A word-for-word copy of the data, pictures excluded, is what this task asks for.

□ □ □

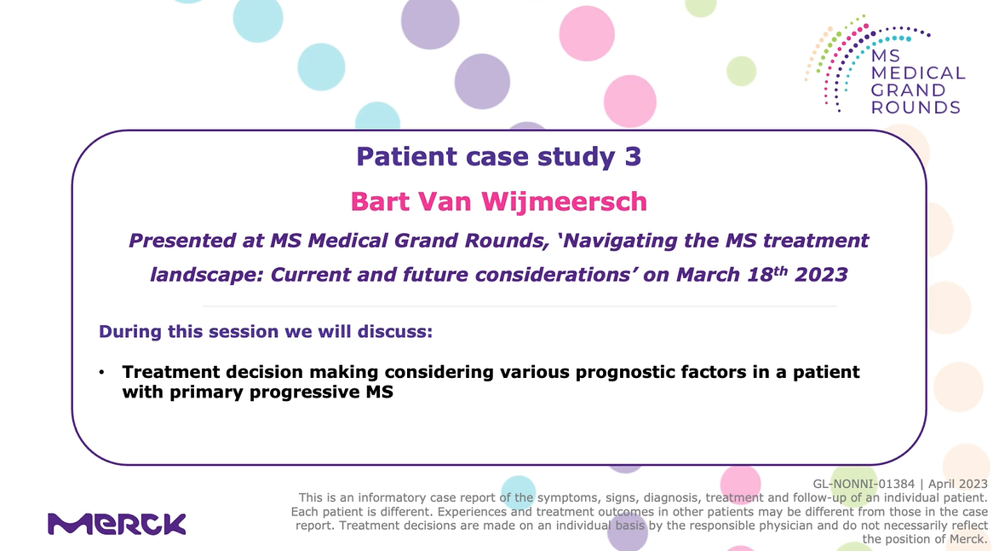 MS MEDICAL GRAND ROUNDS

Patient case study 3

Bart Van Wijmeersch

Presented at MS Medical Grand Rounds, 'Navigating the MS treatment landscape: Current and future considerations' on March 18$^{th}$ 2023

During this session we will discuss:

• Treatment decision making considering various prognostic factors in a patient with primary progressive MS

GL-NONNI-01384 | April 2023

This is an informatory case report of the symptoms, signs, diagnosis, treatment and follow-up of an individual patient. Each patient is different. Experiences and treatment outcomes in other patients may be different from those in the case report. Treatment decisions are made on an individual basis by the responsible physician and do not necessarily reflect the position of Merck.

MERCK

□ □ □

(WRITTEN SOLUTION)
 MS MEDICAL GRAND ROUNDS

Patient case study 3

Bart Van Wijmeersch

Presented at MS Medical Grand Rounds, 'Navigating the MS treatment landscape: Current and future considerations' on March 18$^{th}$ 2023

During this session we will discuss:

• Treatment decision making considering various prognostic factors in a patient with primary progressive MS

GL-NONNI-01384 | April 2023

This is an informatory case report of the symptoms, signs, diagnosis, treatment and follow-up of an individual patient. Each patient is different. Experiences and treatment outcomes in other patients may be different from those in the case report. Treatment decisions are made on an individual basis by the responsible physician and do not necessarily reflect the position of Merck.

MERCK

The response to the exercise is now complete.